Inferring, of course, that creating misery through the idealisation of happiness is a different ball game than chasing after plain old happiness (which, ha, I get to say is) … I can’t help but extrapolate from this a potential future where a new corporate conglomerate is built around the desire for happiness.
Pure happiness, that is, and not a figment of it obtained through your local Target.
Firstly, after it’s irrefutably proven that we’re stuck as Depressives or Cheshires …
… some marketing genius will decide to blitz society with the exact opposite message – that you can change your not-so-set-in-stone mental state! All you need to do is acquire – say, for the sake of an example – as many hoola-hoops as you can, and the longer you can walk around while spinning them around as many personal appendages as you can, the happier you’ll be!

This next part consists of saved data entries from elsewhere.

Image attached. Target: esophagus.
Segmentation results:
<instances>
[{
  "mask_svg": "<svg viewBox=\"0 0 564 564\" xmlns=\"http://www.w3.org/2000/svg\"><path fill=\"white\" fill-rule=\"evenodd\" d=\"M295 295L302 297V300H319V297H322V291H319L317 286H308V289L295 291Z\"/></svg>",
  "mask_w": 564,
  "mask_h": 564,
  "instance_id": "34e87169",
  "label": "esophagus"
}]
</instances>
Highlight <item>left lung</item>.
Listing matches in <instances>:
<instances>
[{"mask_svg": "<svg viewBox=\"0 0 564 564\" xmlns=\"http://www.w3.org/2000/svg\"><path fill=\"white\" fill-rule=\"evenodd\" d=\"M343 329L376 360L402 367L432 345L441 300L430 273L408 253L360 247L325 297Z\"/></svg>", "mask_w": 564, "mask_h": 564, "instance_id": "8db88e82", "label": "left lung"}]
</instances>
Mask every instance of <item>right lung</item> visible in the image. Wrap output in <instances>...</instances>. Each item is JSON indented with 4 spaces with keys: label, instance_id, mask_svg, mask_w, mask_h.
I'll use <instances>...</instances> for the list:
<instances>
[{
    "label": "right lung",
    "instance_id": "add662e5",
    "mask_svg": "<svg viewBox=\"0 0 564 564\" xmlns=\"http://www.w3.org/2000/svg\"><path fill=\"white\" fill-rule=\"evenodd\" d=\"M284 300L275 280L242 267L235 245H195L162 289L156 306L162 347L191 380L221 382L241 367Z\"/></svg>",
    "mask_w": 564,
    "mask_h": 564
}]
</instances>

(See: solariums, skin bleaching creams, butt lift surgeries, any youth replenishment procedure involving leeches, any financial enablers allowing the purchase of aforementioned horrors and half of the things in your typical home)
Cue the media hysteria
The press, seeing two polar opposites easily relatable to and recognised by the public, goes ‘ooh’, and promptly grants itself a decade’s worth of empty rhetoric long-spieling about the reduced life-expectancy of anyone with a happiness quotient less than that which grants them the ability to walk around with the corners of their mouths staple-gunned upright. Brain lobotomies fail to be mentioned at any time.
(See: the [anything you can imagine] ‘epidemic’)
And, ‘think of the children!’
Parents who refuse to conform to the idea that nothing less than absolute happiness is bad, especially since choosing and working towards it is possible and is awesome, are given the parental custody banhammer.
(See: geez, poor wee little Scots)
Happiness self-help products become all the rage
Politicians espouse how they learnt to discard the lure of ‘larding around all that other junk on my person’ (ie. public non-nudity) and embracing the hoola-hoop-jigglin’ lifestyle. Celebrities give page spreads touting the latest hoola-hoop brands. Students are given lessons by government workers on the dangers of ‘hoola-hoop-abstinence’.
Oh, humanity
Proving that something which common-sensically should be malleable by choice actually, well, isn’t always seems to be a surefire starting-point of a new, useless focus for the world at large.
And proving this will create a fresh new market when the happiness consumers inevitably fade out. I imagine this market will somehow involve learning how to have fun while at the same time being a fatalist with a malfunctioning imagination.